Reproduce the stretch of the college ministry text from "There are many" through "and simple-but-powerful ideas.", swapping "gems" for "insights".

## Quoted text
▼
Three Ways Recruitment is Ministry: Why our recruitment actually helps students transition well.
5 Ways College Ministers Can Cheat: Five ways to be involved with high school students to help prepare them for college.
Summer Students and the Awkward Dovetail: Various thoughts for churches working with home-grown students in the summertime.
Low-Hanging Grease: Why working on Transitions helps people care more about college ministry in general.
Orientation (A Reflection): An essay reminding us just how important successful transition is.
It can feel weird to “recruit” to a college ministry. It feels like competition; it feels like marketing; it feels so secular.
The truth is, recruitment is marketing, and most of the time it is (friendly) competition. But I think that’s okay.
And in a very real way, this kind of “recruiting,” though it can help from a “marketing” standpoint, is also very much a ministry to students…
…in at least three different ways:
- One major goal of recruitment is drawing some students to a ministry instead of to nothing. In some cases, a student will connect with your ministry instead of heading on a different path entirely.
- As we recruit, we’re also getting college students to think about finding spiritual opportunities in the midst of college. By advocating a particular ministry, we’re also advocating the very idea of plugging in to college ministry at all. This applies to all present college students, of course, but it can be really fruitful for future students (like I discussed yesterday). Sadly, many high school seniors aren’t hearing about collegiate spiritual opportunities from those who should be telling them (parents, teachers, youth pastors, pastor pastors, etc.). As we recruit, we’re counseling them for their upcoming college years, whether those freshmen end up attending our particular ministry (or even come to our particular college).
- Lastly, recruitment plays a role in future assimilation, too. Which ministry is a student going to be most excited about committing to? The ministry they found by “default” because they happened to be someplace at some time? Or the ministry that made contact, that recruited, that got excited about them? Friendly, warm, loving recruitment at some “activities fair” may be many students’ best first memory of your ministry.
There are many hundreds of handwritten pages of notes from my road trip, filled with all sorts of college ministry gems – including plenty of large-scale innovations and simple-but-powerful ideas.
This weekend, I ran across the notes from my interview with Jesse Bradley, then college pastor at North Coast Church outside San Diego. He told me that they annually invited high school seniors to participate – as fully as the youth wanted to – in the college ministry beginning each January. While they noticed it often taking until the fall semester for students truly to “stick,” it still provided the opportunity for transitioning students smoothly.
Not all of us minister in churches, but I bet most of us have access right now to future ministry participants. Don’t believe me?
Obviously, church-based college ministries do have a natural intake (which makes it all the more surprising how badly that transition often goes). But for those not in churches, what about connecting with local youth groups? Some of those students are going to stay local for college, right? Maybe other churches or youth parachurch ministries in your state will get you contact info, too. You could even take a “recruiting” trip, visiting youth ministries you know will probably send students to your campus.
▲
## Data section
▼
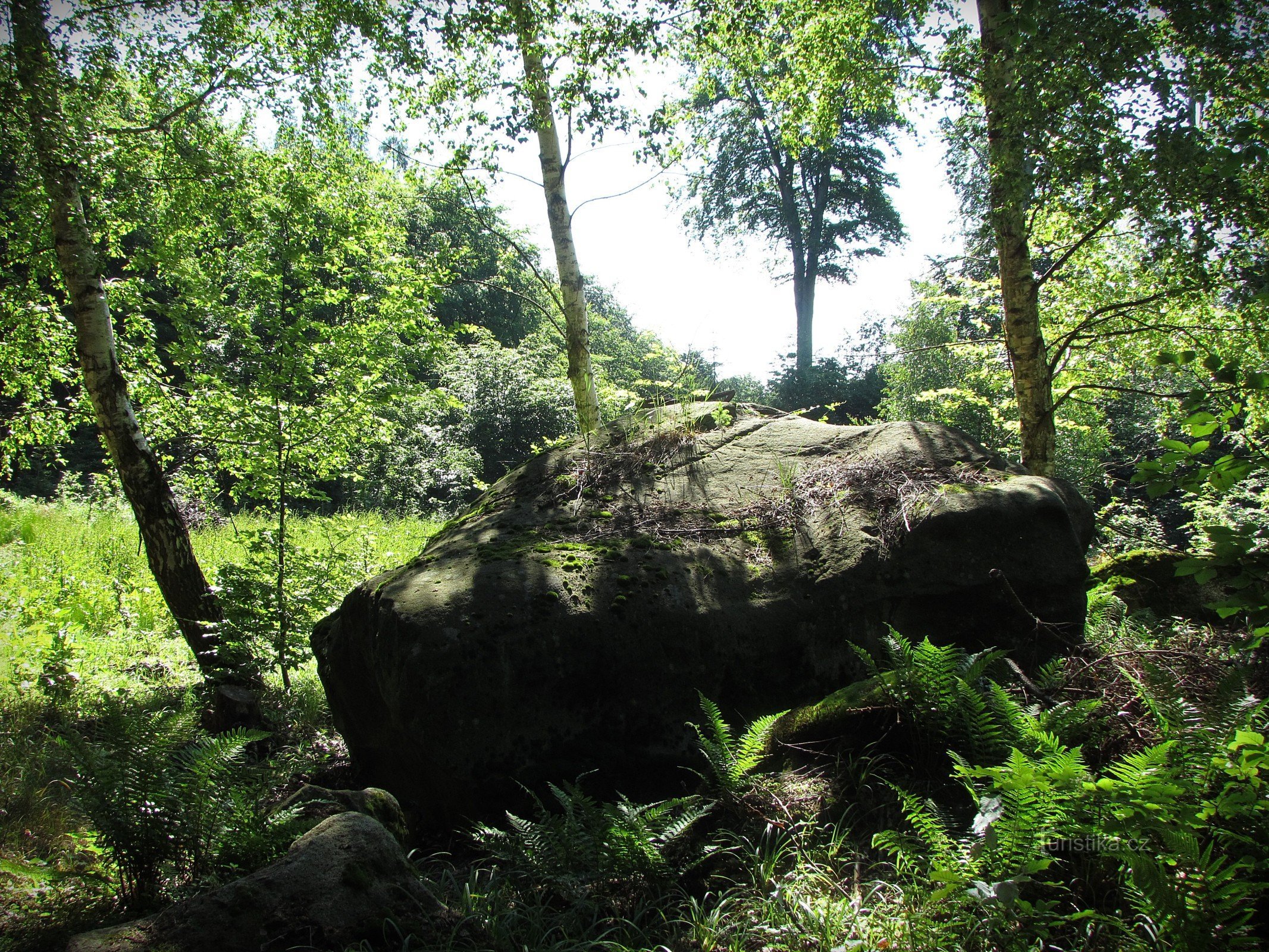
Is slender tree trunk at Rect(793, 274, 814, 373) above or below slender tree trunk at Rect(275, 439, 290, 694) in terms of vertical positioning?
above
▲
## Task solution
There are many hundreds of handwritten pages of notes from my road trip, filled with all sorts of college ministry insights – including plenty of large-scale innovations and simple-but-powerful ideas.